Imagine a friend or close relative whom you know has just gone through a tragedy as personal as a miscarriage. She doesn’t want to talk about it but instead wants your unconditional support and love. You do your best to understand how to provide that, and you don’t push, but you can’t help trying to figure out what she’s thinking and feeling, with scant hints about either. That’s what it’s like watching Cristóbal Serrá Jorquera’s low-key, minimalist Costa Rucan drama El Calor despues de la Lluvia (The Heat after the Rain).

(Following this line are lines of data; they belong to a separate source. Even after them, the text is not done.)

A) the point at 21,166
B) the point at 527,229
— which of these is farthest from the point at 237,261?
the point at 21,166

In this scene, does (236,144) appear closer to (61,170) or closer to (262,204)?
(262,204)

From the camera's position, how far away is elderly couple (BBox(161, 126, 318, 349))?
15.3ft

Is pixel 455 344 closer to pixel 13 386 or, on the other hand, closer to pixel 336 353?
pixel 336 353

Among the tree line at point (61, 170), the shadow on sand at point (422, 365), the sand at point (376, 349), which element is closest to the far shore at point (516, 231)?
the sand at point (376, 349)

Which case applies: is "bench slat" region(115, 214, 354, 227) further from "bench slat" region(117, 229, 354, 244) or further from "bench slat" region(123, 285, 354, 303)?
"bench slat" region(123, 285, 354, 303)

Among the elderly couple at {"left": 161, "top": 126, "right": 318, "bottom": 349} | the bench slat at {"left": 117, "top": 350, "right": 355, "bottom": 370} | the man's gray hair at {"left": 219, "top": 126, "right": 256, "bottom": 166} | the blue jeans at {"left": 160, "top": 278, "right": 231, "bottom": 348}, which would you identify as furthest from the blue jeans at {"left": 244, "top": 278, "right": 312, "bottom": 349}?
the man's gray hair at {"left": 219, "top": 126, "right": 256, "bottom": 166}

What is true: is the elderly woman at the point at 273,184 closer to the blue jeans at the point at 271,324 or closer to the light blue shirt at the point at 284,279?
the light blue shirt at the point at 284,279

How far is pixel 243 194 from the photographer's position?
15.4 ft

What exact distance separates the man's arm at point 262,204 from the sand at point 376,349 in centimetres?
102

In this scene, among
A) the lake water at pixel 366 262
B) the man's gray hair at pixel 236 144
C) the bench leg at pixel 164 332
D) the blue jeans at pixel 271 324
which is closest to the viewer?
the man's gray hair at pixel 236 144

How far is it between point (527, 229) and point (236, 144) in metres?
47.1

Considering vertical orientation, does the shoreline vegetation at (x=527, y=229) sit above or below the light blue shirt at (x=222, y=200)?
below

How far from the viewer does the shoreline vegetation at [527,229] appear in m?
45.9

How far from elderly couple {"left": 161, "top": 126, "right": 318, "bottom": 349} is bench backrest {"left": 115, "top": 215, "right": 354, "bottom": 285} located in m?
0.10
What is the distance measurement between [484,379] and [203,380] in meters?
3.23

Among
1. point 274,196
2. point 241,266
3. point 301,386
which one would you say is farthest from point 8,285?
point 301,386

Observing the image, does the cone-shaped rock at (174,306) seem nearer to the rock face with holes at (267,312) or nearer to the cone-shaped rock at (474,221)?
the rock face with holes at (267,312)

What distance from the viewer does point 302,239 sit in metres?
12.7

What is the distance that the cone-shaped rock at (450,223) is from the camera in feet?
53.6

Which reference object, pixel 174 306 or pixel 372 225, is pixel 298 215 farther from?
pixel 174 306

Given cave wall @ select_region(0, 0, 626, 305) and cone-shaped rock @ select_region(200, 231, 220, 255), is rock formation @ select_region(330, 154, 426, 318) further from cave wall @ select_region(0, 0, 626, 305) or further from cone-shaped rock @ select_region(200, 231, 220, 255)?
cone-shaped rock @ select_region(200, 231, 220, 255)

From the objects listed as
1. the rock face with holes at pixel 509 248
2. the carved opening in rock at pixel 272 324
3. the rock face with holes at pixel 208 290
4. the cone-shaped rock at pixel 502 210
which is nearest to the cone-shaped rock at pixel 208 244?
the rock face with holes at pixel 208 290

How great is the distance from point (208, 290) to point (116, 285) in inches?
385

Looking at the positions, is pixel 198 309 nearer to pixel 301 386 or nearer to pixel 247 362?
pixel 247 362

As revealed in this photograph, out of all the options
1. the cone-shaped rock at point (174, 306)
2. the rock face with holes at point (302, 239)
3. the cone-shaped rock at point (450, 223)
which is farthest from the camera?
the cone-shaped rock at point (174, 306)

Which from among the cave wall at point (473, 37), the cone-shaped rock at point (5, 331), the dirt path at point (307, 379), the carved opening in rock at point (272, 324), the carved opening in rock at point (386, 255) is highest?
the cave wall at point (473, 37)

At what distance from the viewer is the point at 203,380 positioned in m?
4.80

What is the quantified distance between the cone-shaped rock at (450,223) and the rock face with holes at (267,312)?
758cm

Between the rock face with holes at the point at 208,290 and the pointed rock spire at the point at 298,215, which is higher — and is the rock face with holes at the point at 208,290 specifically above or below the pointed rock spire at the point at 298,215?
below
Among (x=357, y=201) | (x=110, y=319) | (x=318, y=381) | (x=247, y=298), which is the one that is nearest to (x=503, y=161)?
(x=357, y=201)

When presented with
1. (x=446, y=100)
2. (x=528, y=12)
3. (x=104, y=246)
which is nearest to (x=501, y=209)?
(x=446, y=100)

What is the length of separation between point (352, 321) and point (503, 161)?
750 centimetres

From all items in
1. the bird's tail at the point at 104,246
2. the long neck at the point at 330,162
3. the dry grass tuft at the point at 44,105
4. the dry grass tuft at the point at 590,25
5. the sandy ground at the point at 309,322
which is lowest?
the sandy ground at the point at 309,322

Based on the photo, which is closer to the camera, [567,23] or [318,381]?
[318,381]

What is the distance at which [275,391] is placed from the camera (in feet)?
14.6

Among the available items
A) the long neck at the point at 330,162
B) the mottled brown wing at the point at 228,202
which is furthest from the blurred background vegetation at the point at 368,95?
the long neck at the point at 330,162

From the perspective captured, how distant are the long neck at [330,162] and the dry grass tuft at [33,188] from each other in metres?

There’s not much for us to go on at any point in the story about what central character Juana (Milena Picado) is going through in her head and heart following the loss of her pregnancy. It’s easy to understand her silence when she retreats from life in San Jose to her parents’ quieter home in a small town following the miscarriage, as well as her breakup with an emotionally clueless boyfriend and joyless participation in an annual religious pilgrimage.
There her mother and father lightly and lovingly inquire about what’s weighing on her (they don’t know about the miscarriage), but she won’t unburden herself to them. That’s fine as far as the drama goes, but for the film’s audience, we can’t get a glimpse of her interior life to engage in a story or understand her character.
Instead, we see Juana symbolically try to wash away something deep in herself through multiple swims beneath a waterfall; see her lay her head in her dad’s lap the way she did while a girl; and push back a bit against the barroom advances of a goofy tangerine farmer. Jorquera makes it all pleasant to look at, but all too cryptic, such as a scene in which Juana intentionally steps on broken glass while wearing her shoes. Why? What’s behind that?
Films are not just about emotion, they are emotion, more than one great filmmaker has said over the last 100-plus years. This film, unfortunately, leaves its emotions buried. Lightly recommended.